## YOUR ASSIGNMENT
Repeat, exactly as written, the line containing "common name: rodent" and each line after it through the end of the data.

## INPUT DATA
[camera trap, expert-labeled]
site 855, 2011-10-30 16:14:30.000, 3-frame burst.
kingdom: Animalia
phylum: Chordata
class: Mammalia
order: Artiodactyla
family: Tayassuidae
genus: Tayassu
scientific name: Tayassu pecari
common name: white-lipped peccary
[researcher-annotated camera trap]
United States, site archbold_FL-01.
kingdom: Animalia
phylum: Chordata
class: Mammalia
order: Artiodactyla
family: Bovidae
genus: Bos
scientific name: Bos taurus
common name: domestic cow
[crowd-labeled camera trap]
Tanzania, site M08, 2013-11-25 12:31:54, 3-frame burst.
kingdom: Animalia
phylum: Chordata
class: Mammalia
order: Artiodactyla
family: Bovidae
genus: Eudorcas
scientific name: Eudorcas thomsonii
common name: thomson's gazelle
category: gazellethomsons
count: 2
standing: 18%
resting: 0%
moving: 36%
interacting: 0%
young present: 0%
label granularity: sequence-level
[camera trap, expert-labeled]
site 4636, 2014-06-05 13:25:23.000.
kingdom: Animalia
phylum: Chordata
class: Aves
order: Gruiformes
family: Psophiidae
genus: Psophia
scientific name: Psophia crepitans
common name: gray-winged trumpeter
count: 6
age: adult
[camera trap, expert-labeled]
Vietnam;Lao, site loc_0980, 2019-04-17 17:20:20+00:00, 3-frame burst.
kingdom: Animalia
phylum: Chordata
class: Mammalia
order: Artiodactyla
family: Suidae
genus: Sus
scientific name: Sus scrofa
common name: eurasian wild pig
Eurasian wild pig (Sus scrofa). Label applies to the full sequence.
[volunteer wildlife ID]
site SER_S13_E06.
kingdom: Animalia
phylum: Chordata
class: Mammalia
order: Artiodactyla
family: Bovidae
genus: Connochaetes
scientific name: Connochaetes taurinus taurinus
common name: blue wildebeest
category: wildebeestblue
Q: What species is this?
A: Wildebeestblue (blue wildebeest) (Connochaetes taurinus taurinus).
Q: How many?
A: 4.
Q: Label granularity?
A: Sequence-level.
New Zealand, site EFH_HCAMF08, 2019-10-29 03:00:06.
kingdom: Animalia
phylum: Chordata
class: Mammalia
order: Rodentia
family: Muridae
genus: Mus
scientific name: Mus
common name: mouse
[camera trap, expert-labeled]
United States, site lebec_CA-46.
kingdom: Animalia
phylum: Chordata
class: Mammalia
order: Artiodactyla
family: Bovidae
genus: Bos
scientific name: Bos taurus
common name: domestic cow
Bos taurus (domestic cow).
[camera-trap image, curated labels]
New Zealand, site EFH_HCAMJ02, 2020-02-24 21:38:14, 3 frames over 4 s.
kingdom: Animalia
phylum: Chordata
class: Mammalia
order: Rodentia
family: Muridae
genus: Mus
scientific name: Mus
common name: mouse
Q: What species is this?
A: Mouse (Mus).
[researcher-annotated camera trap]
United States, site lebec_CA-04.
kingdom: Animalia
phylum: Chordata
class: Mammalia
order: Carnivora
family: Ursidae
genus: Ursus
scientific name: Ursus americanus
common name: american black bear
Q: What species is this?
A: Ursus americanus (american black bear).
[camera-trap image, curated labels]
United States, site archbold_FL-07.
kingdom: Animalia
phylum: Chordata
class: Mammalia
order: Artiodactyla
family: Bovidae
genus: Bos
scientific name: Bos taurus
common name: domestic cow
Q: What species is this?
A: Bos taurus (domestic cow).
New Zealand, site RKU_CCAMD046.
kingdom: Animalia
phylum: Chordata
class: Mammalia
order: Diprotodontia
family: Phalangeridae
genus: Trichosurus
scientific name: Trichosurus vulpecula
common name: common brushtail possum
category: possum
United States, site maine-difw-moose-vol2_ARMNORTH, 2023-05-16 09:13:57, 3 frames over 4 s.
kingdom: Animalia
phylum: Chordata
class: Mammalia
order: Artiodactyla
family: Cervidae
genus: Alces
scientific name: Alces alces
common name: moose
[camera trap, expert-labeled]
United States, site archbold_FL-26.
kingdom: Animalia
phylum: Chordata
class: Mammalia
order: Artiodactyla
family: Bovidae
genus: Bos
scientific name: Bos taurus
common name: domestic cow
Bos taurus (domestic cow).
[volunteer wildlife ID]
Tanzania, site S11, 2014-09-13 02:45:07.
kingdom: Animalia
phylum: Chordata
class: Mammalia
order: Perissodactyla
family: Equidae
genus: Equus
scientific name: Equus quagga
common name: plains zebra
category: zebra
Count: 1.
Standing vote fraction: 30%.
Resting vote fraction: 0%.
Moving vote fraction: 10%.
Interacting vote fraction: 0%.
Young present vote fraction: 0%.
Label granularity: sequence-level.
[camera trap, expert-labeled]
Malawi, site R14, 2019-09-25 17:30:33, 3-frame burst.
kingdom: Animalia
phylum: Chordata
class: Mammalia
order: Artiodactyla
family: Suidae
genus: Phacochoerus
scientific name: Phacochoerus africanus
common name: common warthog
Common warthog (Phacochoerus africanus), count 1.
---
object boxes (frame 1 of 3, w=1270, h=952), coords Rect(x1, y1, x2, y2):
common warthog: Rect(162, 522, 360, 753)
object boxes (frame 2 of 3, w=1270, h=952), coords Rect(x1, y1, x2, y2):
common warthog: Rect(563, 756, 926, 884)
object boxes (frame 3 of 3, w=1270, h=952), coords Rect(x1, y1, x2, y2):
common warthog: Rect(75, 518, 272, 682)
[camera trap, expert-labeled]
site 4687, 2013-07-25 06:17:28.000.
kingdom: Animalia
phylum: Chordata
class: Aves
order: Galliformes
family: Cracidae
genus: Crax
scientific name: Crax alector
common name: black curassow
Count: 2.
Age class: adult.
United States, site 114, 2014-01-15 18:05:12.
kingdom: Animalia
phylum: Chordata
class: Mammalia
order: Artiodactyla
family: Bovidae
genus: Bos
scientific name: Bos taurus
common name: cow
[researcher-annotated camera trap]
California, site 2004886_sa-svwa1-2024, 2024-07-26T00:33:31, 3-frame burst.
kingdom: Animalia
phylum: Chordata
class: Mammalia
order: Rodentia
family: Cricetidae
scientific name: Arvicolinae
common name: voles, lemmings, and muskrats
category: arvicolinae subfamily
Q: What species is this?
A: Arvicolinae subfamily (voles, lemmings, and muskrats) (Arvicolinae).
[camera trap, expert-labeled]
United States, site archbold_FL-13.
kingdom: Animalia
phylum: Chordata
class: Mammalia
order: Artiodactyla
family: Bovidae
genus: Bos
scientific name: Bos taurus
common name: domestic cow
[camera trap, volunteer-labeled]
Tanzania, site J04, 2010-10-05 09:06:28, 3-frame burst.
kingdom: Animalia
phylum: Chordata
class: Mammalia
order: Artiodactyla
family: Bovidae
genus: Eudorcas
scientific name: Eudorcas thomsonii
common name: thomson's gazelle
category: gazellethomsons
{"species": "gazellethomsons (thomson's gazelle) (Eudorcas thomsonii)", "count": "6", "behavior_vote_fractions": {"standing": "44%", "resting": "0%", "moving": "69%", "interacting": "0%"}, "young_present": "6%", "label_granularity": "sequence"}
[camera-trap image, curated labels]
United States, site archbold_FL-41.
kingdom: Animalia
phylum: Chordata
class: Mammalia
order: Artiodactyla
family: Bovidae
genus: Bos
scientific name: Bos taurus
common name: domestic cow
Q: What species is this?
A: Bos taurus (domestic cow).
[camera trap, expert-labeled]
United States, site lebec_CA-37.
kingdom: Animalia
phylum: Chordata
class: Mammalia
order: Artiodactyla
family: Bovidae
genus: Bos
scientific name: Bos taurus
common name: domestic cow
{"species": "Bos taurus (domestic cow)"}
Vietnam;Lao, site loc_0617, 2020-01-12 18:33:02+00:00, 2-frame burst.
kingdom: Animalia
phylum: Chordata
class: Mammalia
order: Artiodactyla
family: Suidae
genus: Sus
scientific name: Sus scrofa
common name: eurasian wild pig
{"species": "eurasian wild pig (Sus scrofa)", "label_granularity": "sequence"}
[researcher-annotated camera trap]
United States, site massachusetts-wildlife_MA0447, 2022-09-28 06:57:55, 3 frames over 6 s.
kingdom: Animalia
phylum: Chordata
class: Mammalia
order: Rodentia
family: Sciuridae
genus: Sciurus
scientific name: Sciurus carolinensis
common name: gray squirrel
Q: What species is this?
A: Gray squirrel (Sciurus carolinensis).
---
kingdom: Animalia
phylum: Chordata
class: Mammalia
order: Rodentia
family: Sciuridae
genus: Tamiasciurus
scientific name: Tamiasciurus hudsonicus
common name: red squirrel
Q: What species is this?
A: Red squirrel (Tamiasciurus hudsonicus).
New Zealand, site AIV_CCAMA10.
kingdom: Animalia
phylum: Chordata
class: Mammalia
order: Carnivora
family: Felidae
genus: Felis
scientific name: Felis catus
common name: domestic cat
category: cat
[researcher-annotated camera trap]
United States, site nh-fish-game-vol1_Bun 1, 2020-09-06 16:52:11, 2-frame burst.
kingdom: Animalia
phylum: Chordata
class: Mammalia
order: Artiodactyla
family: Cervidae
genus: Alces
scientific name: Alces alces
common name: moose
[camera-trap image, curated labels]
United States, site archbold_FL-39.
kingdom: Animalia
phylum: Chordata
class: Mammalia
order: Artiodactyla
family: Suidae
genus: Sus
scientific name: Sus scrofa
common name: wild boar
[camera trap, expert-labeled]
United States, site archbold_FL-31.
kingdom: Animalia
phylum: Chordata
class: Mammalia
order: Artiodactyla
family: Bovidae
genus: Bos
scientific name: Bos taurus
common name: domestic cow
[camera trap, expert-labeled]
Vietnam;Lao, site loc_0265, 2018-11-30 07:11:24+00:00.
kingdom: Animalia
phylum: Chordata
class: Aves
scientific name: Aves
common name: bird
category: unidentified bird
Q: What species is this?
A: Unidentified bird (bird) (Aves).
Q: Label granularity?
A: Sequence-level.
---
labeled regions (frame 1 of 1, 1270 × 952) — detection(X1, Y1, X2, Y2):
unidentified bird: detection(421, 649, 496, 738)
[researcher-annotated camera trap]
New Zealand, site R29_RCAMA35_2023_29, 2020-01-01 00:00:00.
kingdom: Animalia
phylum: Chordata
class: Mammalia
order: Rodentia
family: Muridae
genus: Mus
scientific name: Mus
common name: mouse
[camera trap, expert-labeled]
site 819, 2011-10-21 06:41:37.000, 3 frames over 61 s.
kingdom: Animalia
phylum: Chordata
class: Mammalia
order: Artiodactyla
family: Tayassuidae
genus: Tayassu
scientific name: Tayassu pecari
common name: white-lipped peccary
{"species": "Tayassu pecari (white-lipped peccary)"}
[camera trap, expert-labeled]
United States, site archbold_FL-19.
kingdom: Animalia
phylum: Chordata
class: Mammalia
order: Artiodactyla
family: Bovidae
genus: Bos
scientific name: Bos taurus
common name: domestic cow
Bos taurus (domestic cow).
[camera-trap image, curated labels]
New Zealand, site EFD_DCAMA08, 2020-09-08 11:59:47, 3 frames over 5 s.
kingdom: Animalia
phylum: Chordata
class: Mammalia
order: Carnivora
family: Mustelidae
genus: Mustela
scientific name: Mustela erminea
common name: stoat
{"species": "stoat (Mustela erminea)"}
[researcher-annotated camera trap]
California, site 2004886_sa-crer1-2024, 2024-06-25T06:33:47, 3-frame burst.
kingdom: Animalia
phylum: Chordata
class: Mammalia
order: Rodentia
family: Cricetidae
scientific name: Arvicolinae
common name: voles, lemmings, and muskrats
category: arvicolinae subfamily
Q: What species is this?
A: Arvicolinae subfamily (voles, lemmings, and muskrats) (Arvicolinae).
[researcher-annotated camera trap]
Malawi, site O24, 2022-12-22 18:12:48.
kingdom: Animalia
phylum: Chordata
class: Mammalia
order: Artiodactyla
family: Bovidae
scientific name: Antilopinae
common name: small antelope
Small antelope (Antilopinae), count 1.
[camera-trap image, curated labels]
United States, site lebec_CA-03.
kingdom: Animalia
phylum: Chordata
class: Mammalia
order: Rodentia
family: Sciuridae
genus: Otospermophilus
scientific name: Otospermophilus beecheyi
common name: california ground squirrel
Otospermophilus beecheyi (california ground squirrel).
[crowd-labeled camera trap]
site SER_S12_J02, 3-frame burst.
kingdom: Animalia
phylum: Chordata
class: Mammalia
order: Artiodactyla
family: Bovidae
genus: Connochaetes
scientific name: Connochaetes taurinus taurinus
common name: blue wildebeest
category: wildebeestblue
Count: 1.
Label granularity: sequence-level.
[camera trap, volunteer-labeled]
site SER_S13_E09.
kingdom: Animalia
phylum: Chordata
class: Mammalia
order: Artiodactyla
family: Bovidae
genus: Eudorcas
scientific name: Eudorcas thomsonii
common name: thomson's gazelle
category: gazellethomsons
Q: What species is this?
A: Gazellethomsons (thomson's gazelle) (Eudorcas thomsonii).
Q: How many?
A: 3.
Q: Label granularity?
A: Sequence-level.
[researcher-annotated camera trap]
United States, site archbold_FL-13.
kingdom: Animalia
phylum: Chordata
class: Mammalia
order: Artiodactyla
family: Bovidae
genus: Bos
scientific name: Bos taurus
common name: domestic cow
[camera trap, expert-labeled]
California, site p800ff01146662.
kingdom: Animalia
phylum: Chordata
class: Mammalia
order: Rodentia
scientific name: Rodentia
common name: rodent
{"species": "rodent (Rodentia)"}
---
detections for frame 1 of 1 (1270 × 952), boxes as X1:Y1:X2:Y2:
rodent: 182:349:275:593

## WRITTEN RESPONSE
common name: rodent
{"species": "rodent (Rodentia)"}
---
detections for frame 1 of 1 (1270 × 952), boxes as X1:Y1:X2:Y2:
rodent: 182:349:275:593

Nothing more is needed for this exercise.